What makes AT2024TVD unique is that it is the first offset TDE discovered by optical investigations, according to the forthcoming paper in the Astrophysics Diary, which was also published on Preprint Server Arxiv. This achievement shows that a rogue black hole can be discovered as long as an unfortunate object sacrifices its own huge object to reveal it – in the darkness and in the darkness as it moves through the universe.
“Tidal damage events have great hope for illuminating the existence of huge black holes that we would otherwise not detect,” a researcher at the University of California, Berkeley, a member of the ZTF team, said in a NASA release. “Theorists have predicted that there must be a large number of black holes far from the center of the galaxy, but now we can use TDE to find them.”
The team has several ideas on how the rogue black hole will eventually offset the Milky Way and is so close to its core supermass black hole. (The mass of Rogue Black Hole is estimated to be about 1 million solar energy, at least ten times smaller than the black hole in the center of the Milky Way.) One option is that the black hole is the center of a smaller galaxy covered by a larger galaxy, which now flows out only in larger galaxies.
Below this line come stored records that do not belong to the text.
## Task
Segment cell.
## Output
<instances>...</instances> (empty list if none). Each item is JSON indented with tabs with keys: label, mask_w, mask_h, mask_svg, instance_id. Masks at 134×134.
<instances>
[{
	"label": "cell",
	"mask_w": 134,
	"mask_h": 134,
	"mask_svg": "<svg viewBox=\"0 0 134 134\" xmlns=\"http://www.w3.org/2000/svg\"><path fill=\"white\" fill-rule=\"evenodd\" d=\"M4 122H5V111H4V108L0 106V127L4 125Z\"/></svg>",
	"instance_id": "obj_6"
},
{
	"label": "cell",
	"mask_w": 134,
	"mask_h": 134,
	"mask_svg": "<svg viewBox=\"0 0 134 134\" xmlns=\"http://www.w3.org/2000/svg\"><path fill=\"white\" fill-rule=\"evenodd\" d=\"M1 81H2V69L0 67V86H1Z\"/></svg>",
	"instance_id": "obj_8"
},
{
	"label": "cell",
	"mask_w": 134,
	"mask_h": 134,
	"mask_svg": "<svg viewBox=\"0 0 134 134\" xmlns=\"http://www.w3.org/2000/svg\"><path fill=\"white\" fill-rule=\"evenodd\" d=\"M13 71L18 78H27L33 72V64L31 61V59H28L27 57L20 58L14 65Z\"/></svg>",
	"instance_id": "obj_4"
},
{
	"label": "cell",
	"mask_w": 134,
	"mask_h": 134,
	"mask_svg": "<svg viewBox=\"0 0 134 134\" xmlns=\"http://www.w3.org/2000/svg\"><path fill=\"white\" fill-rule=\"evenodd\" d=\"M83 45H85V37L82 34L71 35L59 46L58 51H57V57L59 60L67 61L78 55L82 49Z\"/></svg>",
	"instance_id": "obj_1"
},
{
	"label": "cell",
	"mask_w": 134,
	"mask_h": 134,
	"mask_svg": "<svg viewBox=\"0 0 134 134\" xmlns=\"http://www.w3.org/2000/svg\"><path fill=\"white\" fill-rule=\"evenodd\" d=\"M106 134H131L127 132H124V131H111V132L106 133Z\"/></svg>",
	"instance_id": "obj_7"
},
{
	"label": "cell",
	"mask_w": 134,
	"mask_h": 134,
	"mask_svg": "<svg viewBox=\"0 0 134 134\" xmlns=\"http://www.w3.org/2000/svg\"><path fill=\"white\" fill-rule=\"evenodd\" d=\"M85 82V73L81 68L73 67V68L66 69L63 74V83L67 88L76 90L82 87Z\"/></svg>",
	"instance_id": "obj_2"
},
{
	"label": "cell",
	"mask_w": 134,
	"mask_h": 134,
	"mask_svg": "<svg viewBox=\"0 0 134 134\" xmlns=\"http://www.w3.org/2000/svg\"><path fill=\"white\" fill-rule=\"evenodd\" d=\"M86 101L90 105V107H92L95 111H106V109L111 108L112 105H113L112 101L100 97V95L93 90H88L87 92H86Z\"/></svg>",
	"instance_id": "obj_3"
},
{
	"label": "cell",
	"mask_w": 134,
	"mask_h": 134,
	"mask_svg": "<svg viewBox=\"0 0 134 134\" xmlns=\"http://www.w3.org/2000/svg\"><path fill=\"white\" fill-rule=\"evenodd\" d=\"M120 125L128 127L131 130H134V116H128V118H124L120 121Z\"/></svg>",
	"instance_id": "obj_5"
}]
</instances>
Another possibility is that black holes were once the weakest link in the three-body system and were pushed out by larger objects. In other words, two larger black holes may lurk on the core of the Milky Way, while the rogue black holes were driven out for thousands of light years.
“If the black hole has triple interactions with the other two black holes in the core of the Milky Way, it can still keep in touch with the Milky Way and bypass the central region in the central region,” said Yuhan Yao, a UC Berkeley researcher and lead author of the study. But for the moment, the team is not sure whether to push the black hole out or drag it into it by a larger black hole.
With the arrival of future instruments such as the Vera Rubin Observatory and the Roman Space Telescope, astronomers hope this is just the beginning of a completely new category of discovery. Because if there is anything more disturbing than a black hole swallowing a star, it is the idea that hungry objects are just drifting in space in unexpected places.